* What you are asked to do *
Find the line that contains "this 601×601 image.". Then set down that line and all the lines after it, to the end of the records, exactly and with nothing added.

-------

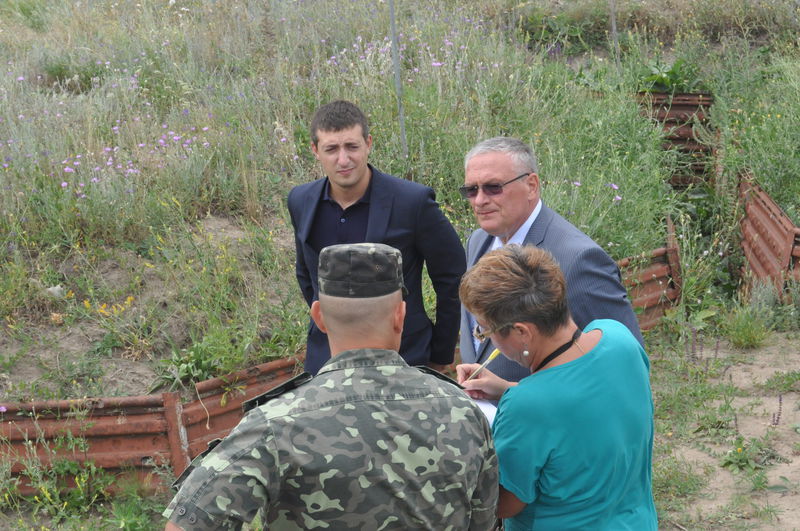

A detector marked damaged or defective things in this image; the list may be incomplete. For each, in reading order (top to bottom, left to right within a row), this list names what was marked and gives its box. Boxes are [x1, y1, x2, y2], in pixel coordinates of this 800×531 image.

rusted metal barrier [640, 92, 716, 188]
rusted metal barrier [620, 218, 680, 330]
rusted metal barrier [736, 177, 800, 286]
rusty corrugated metal sheet [740, 178, 796, 286]
rusted metal barrier [0, 356, 300, 496]
rusty corrugated metal sheet [0, 356, 300, 496]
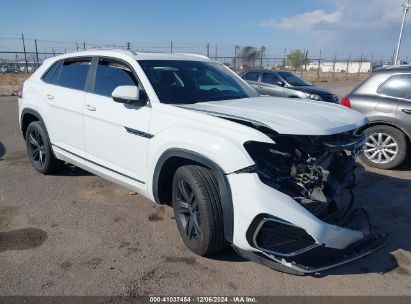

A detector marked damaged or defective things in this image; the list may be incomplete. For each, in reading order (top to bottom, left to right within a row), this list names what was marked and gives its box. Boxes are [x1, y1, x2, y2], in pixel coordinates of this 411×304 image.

crumpled hood [179, 97, 368, 135]
damaged front bumper [232, 132, 390, 274]
damaged front end [232, 131, 390, 276]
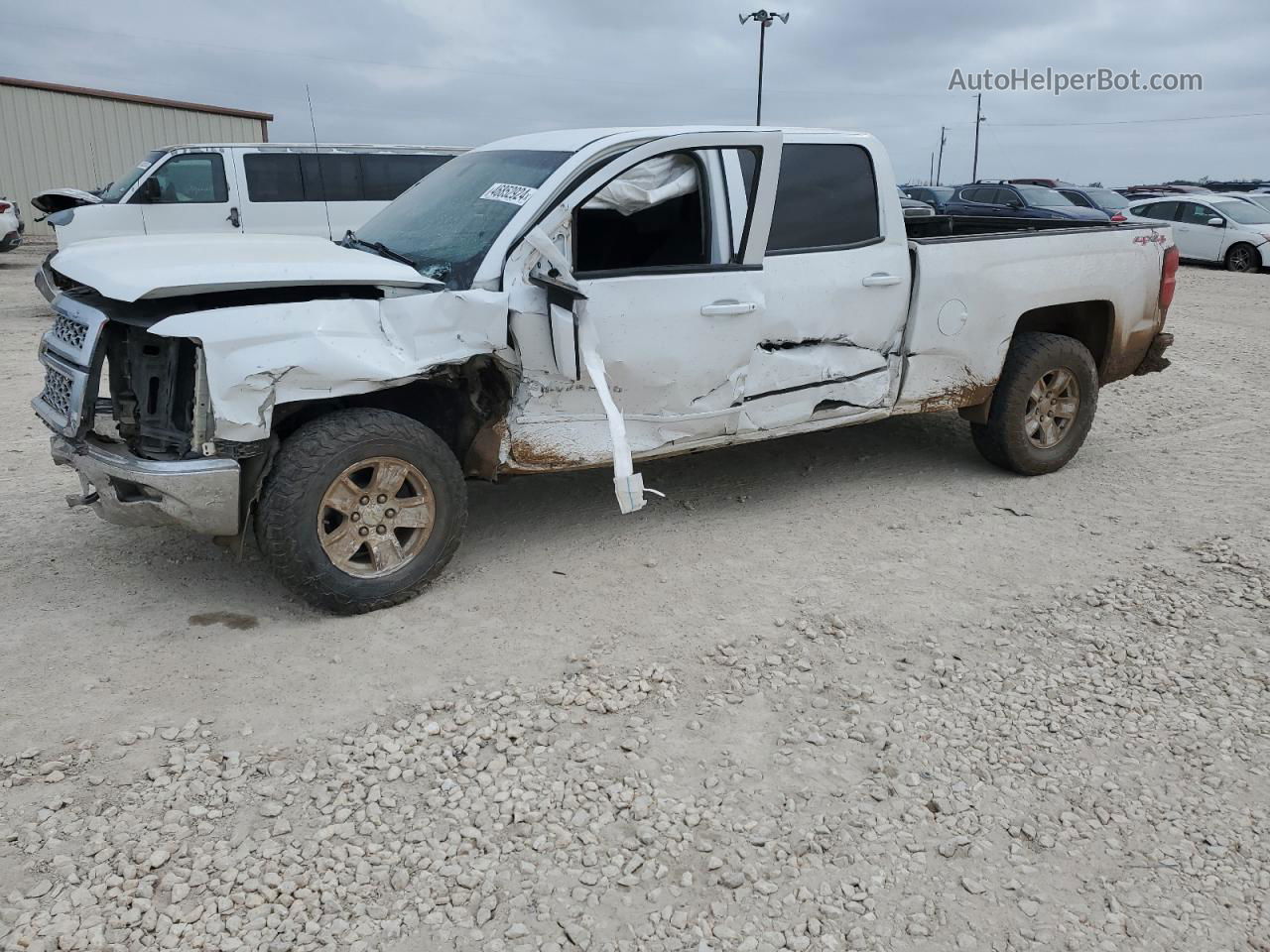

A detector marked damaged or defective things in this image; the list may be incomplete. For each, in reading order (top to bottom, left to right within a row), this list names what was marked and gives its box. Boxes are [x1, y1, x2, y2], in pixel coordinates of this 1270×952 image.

crumpled hood [49, 233, 439, 301]
damaged white truck [32, 127, 1178, 614]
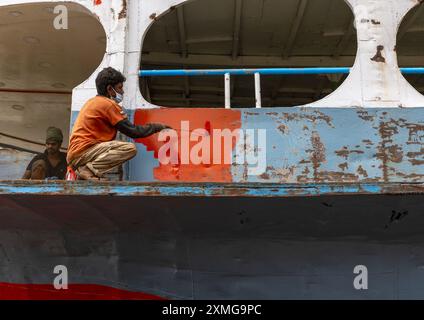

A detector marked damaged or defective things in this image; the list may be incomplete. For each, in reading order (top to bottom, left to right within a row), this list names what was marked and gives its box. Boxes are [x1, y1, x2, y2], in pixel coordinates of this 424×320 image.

rusty metal hull [0, 182, 424, 300]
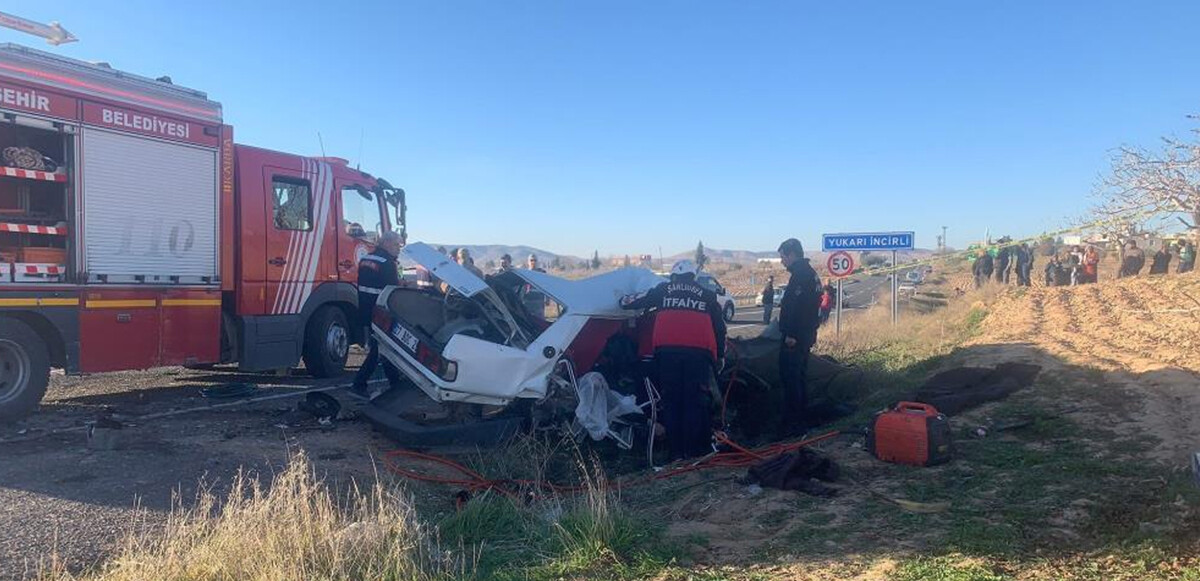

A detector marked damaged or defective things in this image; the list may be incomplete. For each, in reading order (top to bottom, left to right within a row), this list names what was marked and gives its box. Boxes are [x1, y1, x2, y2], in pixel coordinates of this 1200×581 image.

mangled white car [366, 240, 664, 444]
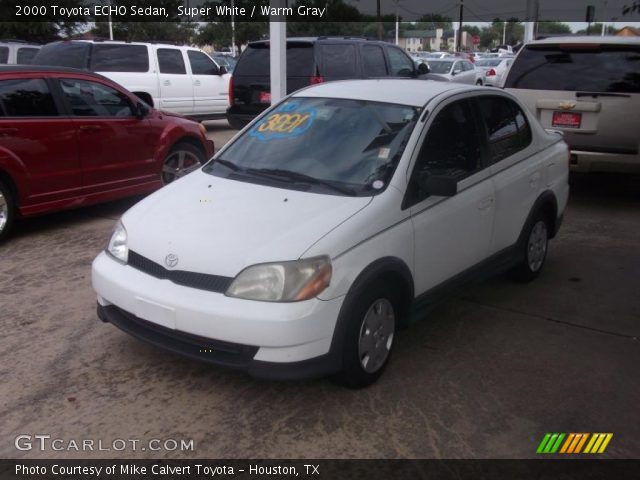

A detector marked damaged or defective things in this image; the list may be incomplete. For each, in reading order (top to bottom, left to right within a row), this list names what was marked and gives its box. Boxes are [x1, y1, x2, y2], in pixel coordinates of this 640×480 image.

pavement crack [458, 296, 636, 342]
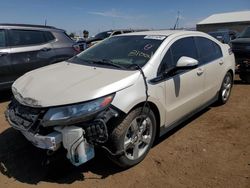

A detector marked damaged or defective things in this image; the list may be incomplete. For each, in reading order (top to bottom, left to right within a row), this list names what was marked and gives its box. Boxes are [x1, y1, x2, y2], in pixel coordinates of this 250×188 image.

damaged front end [5, 94, 120, 167]
broken headlight [42, 94, 114, 126]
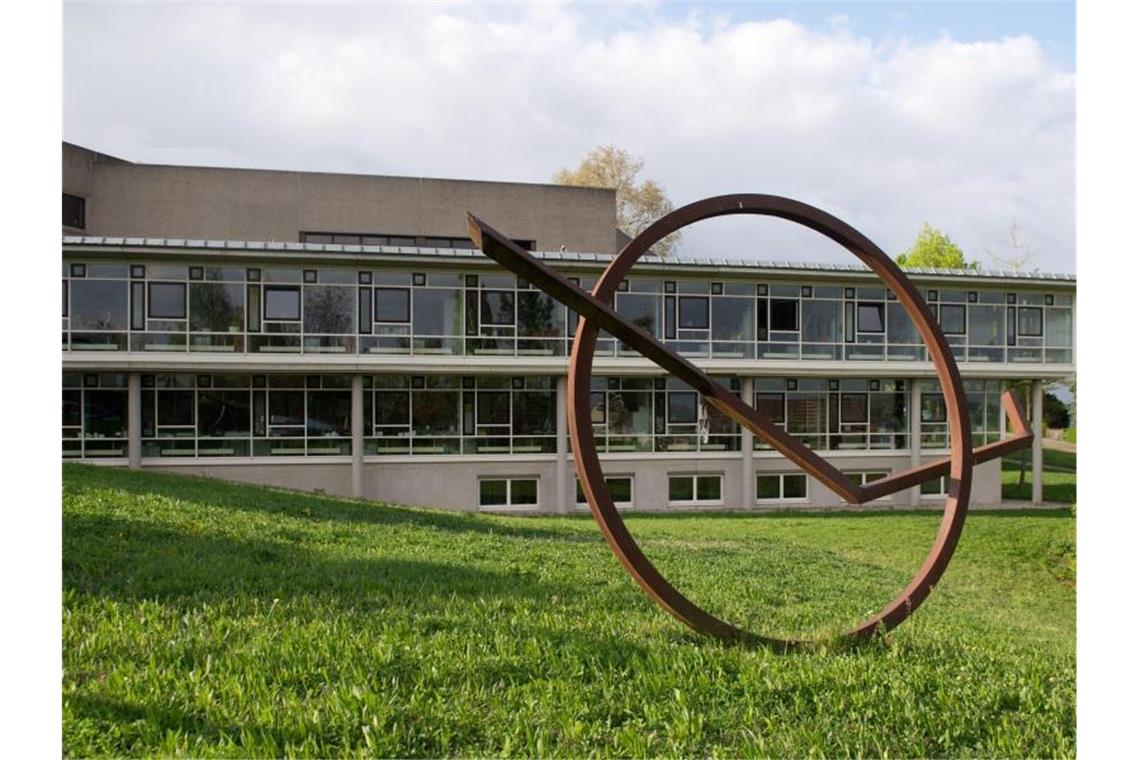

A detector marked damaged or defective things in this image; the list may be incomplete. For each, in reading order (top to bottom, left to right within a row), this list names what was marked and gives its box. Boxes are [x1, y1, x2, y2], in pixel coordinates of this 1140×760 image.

rust texture on metal [462, 194, 1035, 647]
rusty steel ring [465, 193, 1035, 651]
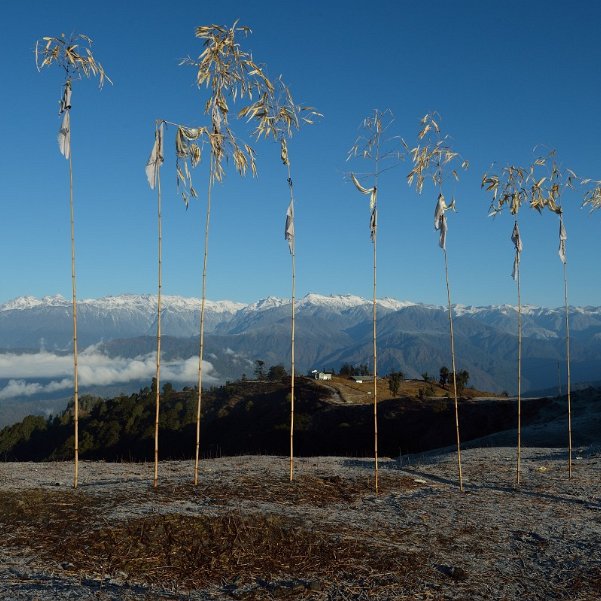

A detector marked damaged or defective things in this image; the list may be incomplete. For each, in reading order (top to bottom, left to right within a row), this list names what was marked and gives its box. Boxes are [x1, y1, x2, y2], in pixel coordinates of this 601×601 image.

tattered white flag [145, 122, 164, 188]
tattered white flag [350, 172, 378, 240]
tattered white flag [434, 192, 452, 248]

-------

* Response area *
A detector marked damaged or defective things in this image; the list may be incomplete. For each, in reading order (top to bottom, left to right within a row), this list names what was marked and gives its box. Boxes are [x1, y1, x2, y2], in pixel coordinates of this 601×601 image.

tattered white flag [145, 122, 164, 188]
tattered white flag [350, 172, 378, 240]
tattered white flag [434, 192, 452, 248]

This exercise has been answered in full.